Here’s some insight into my process for sermon prep, specifically for the delivery of the message.
-All of my notes need to be completed by Thursday night to be prepared for the bulletin. This gives me a good reason to plan well in advance and avoid a “Saturday Night Special.” I believe in allowing the Holy Spirit to direct my words, but I also know that he can speak to me on Monday just as well as he can on Saturday.
-Once my notes are in, I start working on my slide presentation. I find that this process, though tedious, does help me to better visualize what I will be talking about. Often an image will bring to mind an illustration I hadn’t thought about.
-On Friday and Saturday I let the message really sink in. I am rolling it around in my mind, looking to make sure that it is clear and that I can explain it well. By this point I feel ready to go, but there is one last thing: The rehearsal.

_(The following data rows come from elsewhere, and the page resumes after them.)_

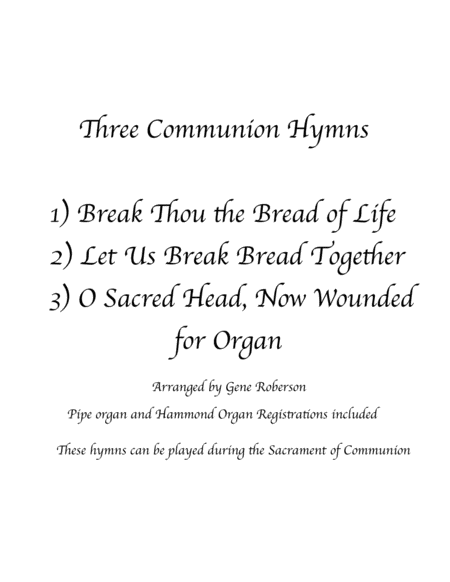 Three Communion Hymns

1) Break Thou the Bread of Life
2) Let Us Break Bread Together
3) O Sacred Head, Now Wounded
for Organ

Arranged by Gene Roberson

Pipe organ and Hammond Organ Registrations included

These hymns can be played during the Sacrament of Communion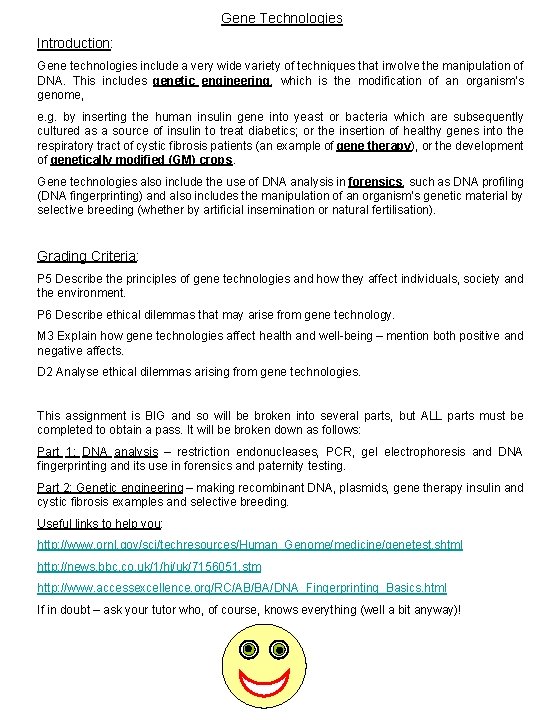 Gene Technologies

Introduction:

Gene technologies include a very wide variety of techniques that involve the manipulation of DNA. This includes genetic engineering, which is the modification of an organism's genome,

e.g. by inserting the human insulin gene into yeast or bacteria which are subsequently cultured as a source of insulin to treat diabetics; or the insertion of healthy genes into the respiratory tract of cystic fibrosis patients (an example of gene therapy), or the development of genetically modified (GM) crops.

Gene technologies also include the use of DNA analysis in forensics, such as DNA profiling (DNA fingerprinting) and also includes the manipulation of an organism's genetic material by selective breeding (whether by artificial insemination or natural fertilisation).

Grading Criteria:

P5 Describe the principles of gene technologies and how they affect individuals, society and the environment.

P6 Describe ethical dilemmas that may arise from gene technology.

M3 Explain how gene technologies affect health and well-being – mention both positive and negative affects.

D2 Analyse ethical dilemmas arising from gene technologies.

This assignment is BIG and so will be broken into several parts, but ALL parts must be completed to obtain a pass. It will be broken down as follows:

Part 1: DNA analysis – restriction endonucleases, PCR, gel electrophoresis and DNA fingerprinting and its use in forensics and paternity testing.

Part 2: Genetic engineering – making recombinant DNA, plasmids, gene therapy insulin and cystic fibrosis examples and selective breeding.

Useful links to help you:

http://www.ornl.gov/sci/techresources/Human_Genome/medicine/genetest.shtml

http://news.bbc.co.uk/1/hi/uk/7156051.stm

http://www.accessexcellence.org/RC/AB/BA/DNA_Fingerprinting_Basics.html

If in doubt – ask your tutor who, of course, knows everything (well a bit anyway)!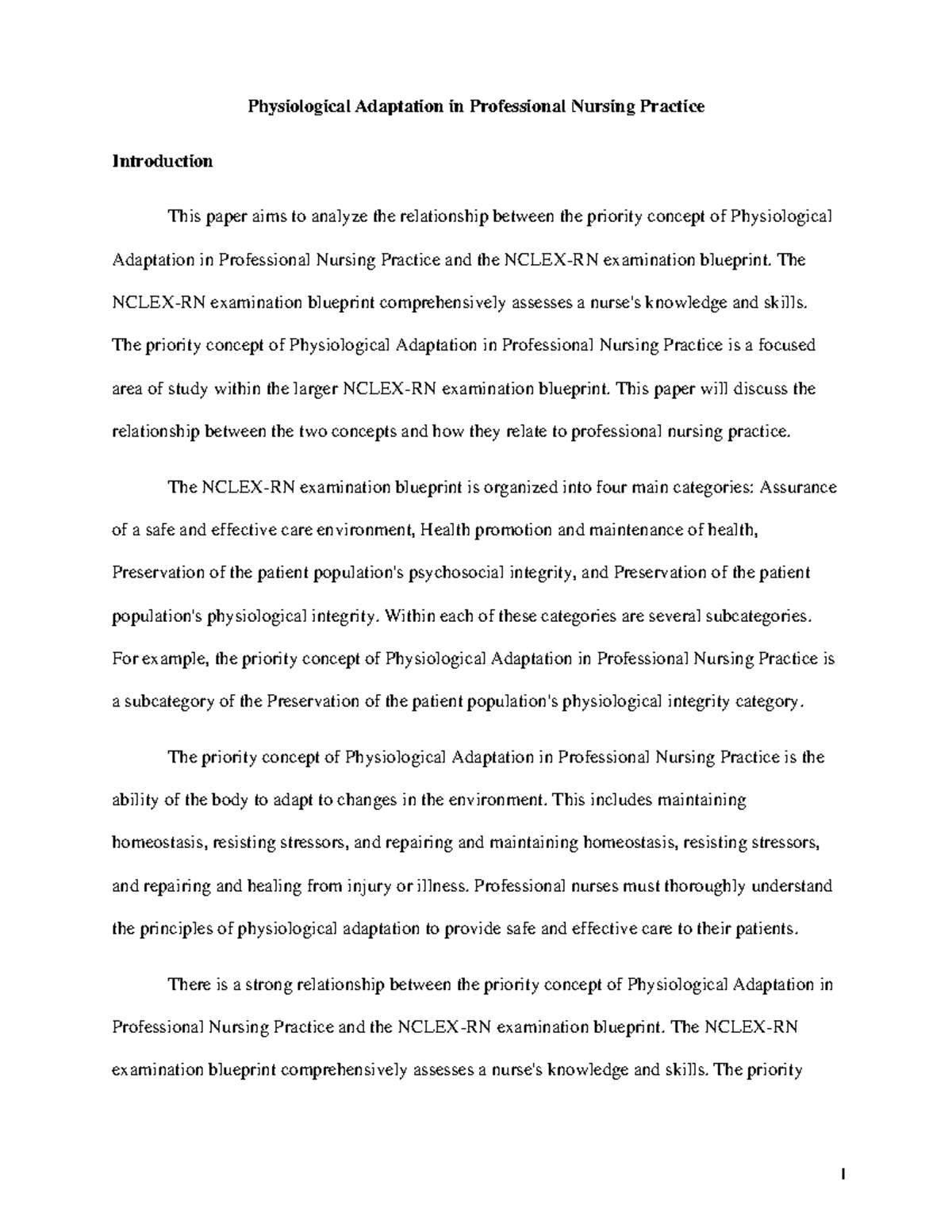 Physiological Adaptation in Professional Nursing Practice

Introduction

This paper aims to analyze the relationship between the priority concept of Physiological Adaptation in Professional Nursing Practice and the NCLEX-RN examination blueprint. The NCLEX-RN examination blueprint comprehensively assesses a nurse's knowledge and skills. The priority concept of Physiological Adaptation in Professional Nursing Practice is a focused area of study within the larger NCLEX-RN examination blueprint. This paper will discuss the relationship between the two concepts and how they relate to professional nursing practice.

The NCLEX-RN examination blueprint is organized into four main categories: Assurance of a safe and effective care environment, Health promotion and maintenance of health, Preservation of the patient population's psychosocial integrity, and Preservation of the patient population's physiological integrity. Within each of these categories are several subcategories. For example, the priority concept of Physiological Adaptation in Professional Nursing Practice is a subcategory of the Preservation of the patient population's physiological integrity category.

The priority concept of Physiological Adaptation in Professional Nursing Practice is the ability of the body to adapt to changes in the environment. This includes maintaining homeostasis, resisting stressors, and repairing and maintaining homeostasis, resisting stressors, and repairing and healing from injury or illness. Professional nurses must thoroughly understand the principles of physiological adaptation to provide safe and effective care to their patients.

There is a strong relationship between the priority concept of Physiological Adaptation in Professional Nursing Practice and the NCLEX-RN examination blueprint. The NCLEX-RN examination blueprint comprehensively assesses a nurse's knowledge and skills. The priority

1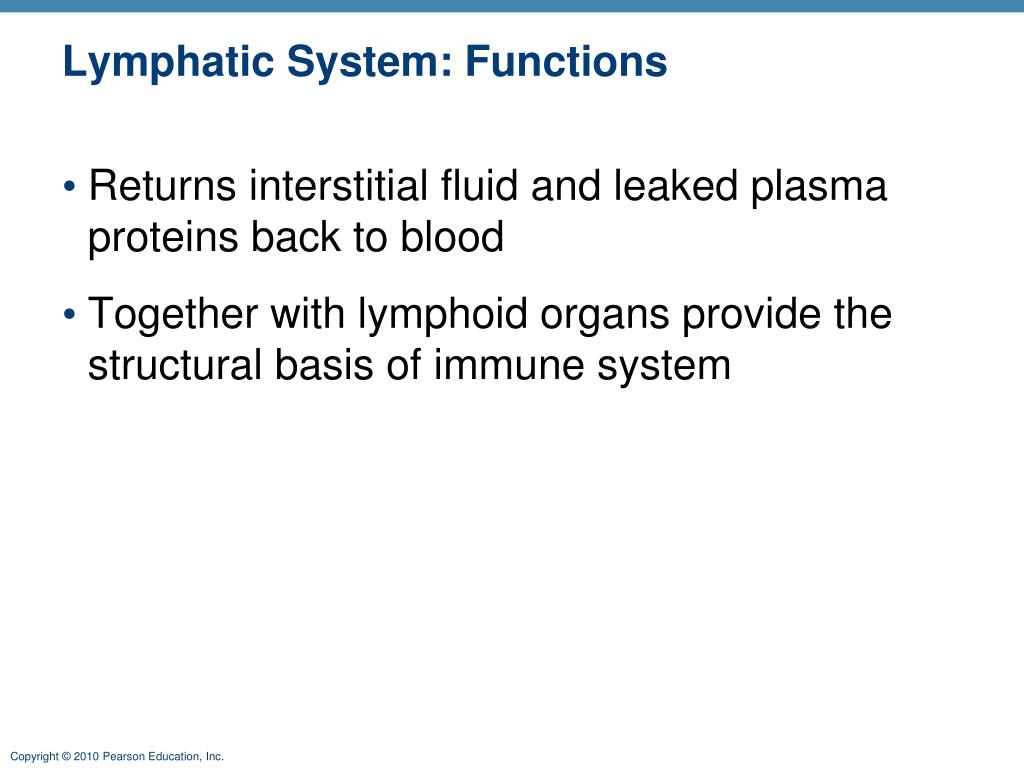 Lymphatic System: Functions

• Returns interstitial fluid and leaked plasma proteins back to blood

• Together with lymphoid organs provide the structural basis of immune system

Copyright © 2010 Pearson Education, Inc.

-On Saturday evening after the kids have gone to sleep I pop by the church and take the platform to preach my sermon to an empty house. This is when I can really see the fruit of my labor as well as my weak spots. I take notes for the times when I have inspiration, and change any areas that may be confusing, or are better left out. When I rehearse out loud it is much more effective for me than simply rehearsing it in my mind. Things sound a lot different when you say them out loud.
By the time I stand up on Sunday morning I am ready, and it gives me even more room to allow the Holy Spirit to speak through me and give me inspiration on the fly. Preparation leads to great delivery.
Like a great steak, a sermon needs to be prepared, and then given a chance to rest. For a steak, the resting stage is when the juices get absorbed and the full flavor comes to the surface. This is similar for a sermon. I think you get the analogy.